Neal hated winter. Neal hated this winter particularly. He didn’t remember New York being this bad; he certainly knew it hadn’t been this cold. The weather reporters were having fits over the record lows. The snow wasn’t even pretty anymore. Instead of big soft picturesque fluffy flakes, they got snow most charitably described as crystalline: hard, sharp and pointy.
Neal beat off the snow as best he could before he got into the house but, as he had predicted, he was soaked by the time he got up to his loft. Shivering in the chill air of his apartment, Neal started shedding clothes as soon as the door was shut, draping them across whatever was available. His shoes and pants were caked with salty wet residue; it was going to require a good day of work to prevent his clothing from being irrevocably damaged.
Just one more negative to add to Winter‘s tally.
The other major one was how it had ruined his loft. The loft was gorgeous in the warmer months and cozy in the fall, but it was frigid in the winter.

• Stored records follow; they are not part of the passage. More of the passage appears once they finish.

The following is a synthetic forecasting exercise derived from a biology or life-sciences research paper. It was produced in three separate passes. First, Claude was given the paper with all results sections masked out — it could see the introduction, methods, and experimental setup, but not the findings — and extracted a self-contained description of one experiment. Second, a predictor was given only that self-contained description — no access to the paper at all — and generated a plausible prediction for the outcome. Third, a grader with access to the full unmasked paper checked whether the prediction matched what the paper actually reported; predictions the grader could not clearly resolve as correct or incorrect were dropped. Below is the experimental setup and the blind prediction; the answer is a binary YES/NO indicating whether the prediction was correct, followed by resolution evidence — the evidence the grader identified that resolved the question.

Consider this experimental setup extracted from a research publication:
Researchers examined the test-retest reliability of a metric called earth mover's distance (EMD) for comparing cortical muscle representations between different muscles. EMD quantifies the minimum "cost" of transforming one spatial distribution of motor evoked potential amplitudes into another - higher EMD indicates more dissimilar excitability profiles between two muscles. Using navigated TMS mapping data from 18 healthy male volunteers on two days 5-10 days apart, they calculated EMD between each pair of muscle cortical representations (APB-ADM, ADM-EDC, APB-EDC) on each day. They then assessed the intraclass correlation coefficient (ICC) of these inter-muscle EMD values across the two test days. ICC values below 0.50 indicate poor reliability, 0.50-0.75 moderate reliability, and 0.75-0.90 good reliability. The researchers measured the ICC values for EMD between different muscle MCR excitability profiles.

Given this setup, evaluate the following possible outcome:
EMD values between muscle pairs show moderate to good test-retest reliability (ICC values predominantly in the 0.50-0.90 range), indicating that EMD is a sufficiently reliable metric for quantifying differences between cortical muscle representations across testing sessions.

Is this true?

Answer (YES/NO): NO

These old homes were hard to heat at the best of times but the open plan combined with the wall of windows made it impossible for the loft to be anything more than lukewarm. Neal slid shut the heavy curtains he’d installed, cordoning off the nook that held his bed. He turned the space heater up and huddled under his blankets, waiting to warm up. The thick quilts were cool, leaching what little warmth he had out of his skin, but the outside air was colder and the bedding would eventually warm up. He shivered, feeling utterly miserable.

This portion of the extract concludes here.